Does anybody know if it is possible to watch content from crackle.com on my Tivo series 3?


----------



## orangeboy (Apr 19, 2004)

sauerwald said:


> Does anybody know if it is possible to watch content from crackle.com on my Tivo series 3?


I just tried adding the rss feed, and got the response:

"The URL you entered contained a valid RSS feed, however, none of the videos included in the feed are formatted for playback on your DVR.

For information about RSS and supported video formats, please visit: http://www.tivo.com/rssvideo."

So I would say no. At least not easily.


----------



## wmcbrine (Aug 2, 2003)

You could try the RSS feed in HME/VLC.


----------



## TiVoStephen (Jun 27, 2000)

Hi,

While we don't have all of Crackle's content, we did just recently add a large number of Sony Minisodes.

Check it out here:

http://www3.tivo.com/tivo-tco/go.do?def=tco.webvideos.page and then click on "TV shows" at the bottom.

Best,
Stephen


----------



## hahathatsfunny (Jul 29, 2008)

Roku now has Crackle. And it's not just minisodes, but it's the full episodes of certain classic TV shows. I haven't checked this out myself but will soon.

Some of these classic TV shows aren't on Netflix On Demand, including 'Bewitched' and 'I Dream of Jeannie'


----------



## hahathatsfunny (Jul 29, 2008)

I just checked and my Roku did stream.

Some shows listed on Crackle:
Bewitched
I Dream of Jeannie
Married with Children
Sanford and Son
Good Times
What's Happening
227
Diff'rent Strokes

'Married with Children' and 'Sanford & Son' are being aired on Antenna TV, but some of these other shows are unavailable on TV Land, Antenna, and Netflix On Demand, or TV Land butchers it so badly and requires a cable subscription, that any other source is better.

For 227, it just had Season 1, like the DVD release.
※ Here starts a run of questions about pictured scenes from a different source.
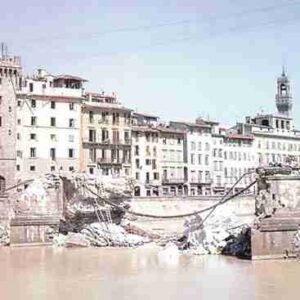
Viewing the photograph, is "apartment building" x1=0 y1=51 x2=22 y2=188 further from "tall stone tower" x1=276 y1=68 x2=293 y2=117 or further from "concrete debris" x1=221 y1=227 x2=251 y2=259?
"tall stone tower" x1=276 y1=68 x2=293 y2=117

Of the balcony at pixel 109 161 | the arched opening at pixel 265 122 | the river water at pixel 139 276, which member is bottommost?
the river water at pixel 139 276

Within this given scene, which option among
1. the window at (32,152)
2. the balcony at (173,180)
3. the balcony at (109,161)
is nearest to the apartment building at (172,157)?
the balcony at (173,180)

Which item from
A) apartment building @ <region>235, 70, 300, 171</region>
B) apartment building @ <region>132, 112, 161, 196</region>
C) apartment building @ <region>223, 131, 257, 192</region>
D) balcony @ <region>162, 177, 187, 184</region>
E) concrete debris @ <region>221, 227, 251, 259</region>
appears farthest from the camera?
apartment building @ <region>235, 70, 300, 171</region>

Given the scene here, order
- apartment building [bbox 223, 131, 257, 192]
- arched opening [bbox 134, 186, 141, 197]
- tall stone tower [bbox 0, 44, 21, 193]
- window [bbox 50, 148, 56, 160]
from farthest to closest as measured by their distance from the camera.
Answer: apartment building [bbox 223, 131, 257, 192] < window [bbox 50, 148, 56, 160] < tall stone tower [bbox 0, 44, 21, 193] < arched opening [bbox 134, 186, 141, 197]

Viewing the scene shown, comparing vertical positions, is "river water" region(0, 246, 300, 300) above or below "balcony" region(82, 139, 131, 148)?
below

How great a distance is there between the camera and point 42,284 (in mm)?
30672

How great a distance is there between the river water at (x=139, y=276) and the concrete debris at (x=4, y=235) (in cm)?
491

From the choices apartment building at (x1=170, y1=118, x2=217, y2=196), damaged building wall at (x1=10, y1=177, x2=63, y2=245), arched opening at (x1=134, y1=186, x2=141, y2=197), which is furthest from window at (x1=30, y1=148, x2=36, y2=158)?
apartment building at (x1=170, y1=118, x2=217, y2=196)

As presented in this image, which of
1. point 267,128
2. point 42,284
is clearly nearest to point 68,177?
point 42,284

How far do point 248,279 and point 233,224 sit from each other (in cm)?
1427

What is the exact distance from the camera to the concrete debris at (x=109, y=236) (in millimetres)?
46844

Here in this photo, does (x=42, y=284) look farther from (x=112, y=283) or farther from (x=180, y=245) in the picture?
(x=180, y=245)

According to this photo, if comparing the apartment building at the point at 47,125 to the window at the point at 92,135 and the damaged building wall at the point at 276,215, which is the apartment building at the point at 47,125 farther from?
the damaged building wall at the point at 276,215

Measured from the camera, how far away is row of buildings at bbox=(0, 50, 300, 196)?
66188 mm
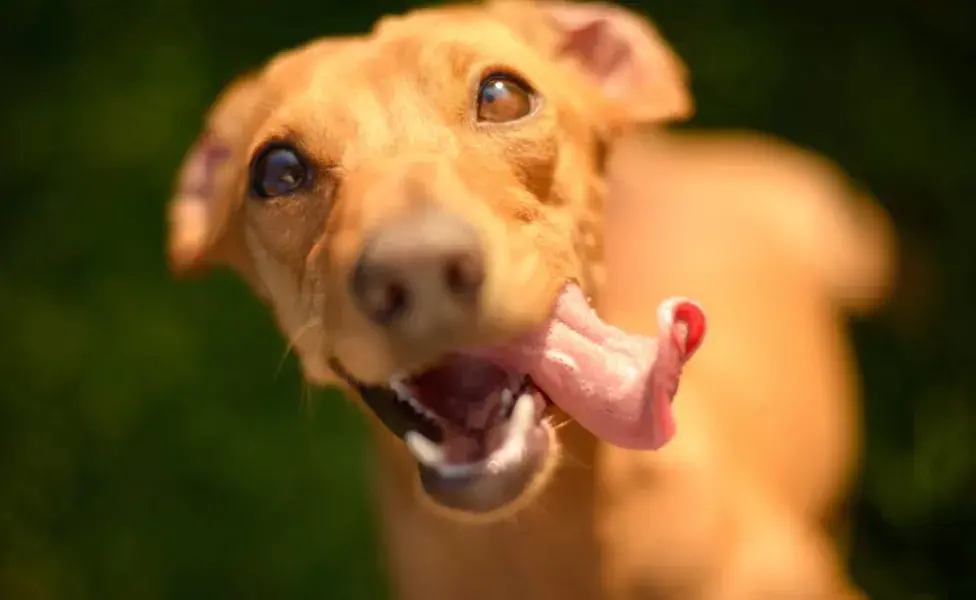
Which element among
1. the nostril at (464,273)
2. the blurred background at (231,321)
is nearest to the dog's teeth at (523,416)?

I think streaming classic TV would hopefully permit more episodes down the road, rather than DVD (which depend on DVD sales), so hopefully this can work out to be the new model of obtaining classic TV shows.

Anyways, this would be a great addition to TiVo. It's free and it's not conflicting in nature, like Hulu Plus which tries to replace TiVo's purpose.


----------



## mattack (Apr 9, 2001)

Aren't the Penn podcasts from crackle? Those are in the podcast menu under comedy.


----------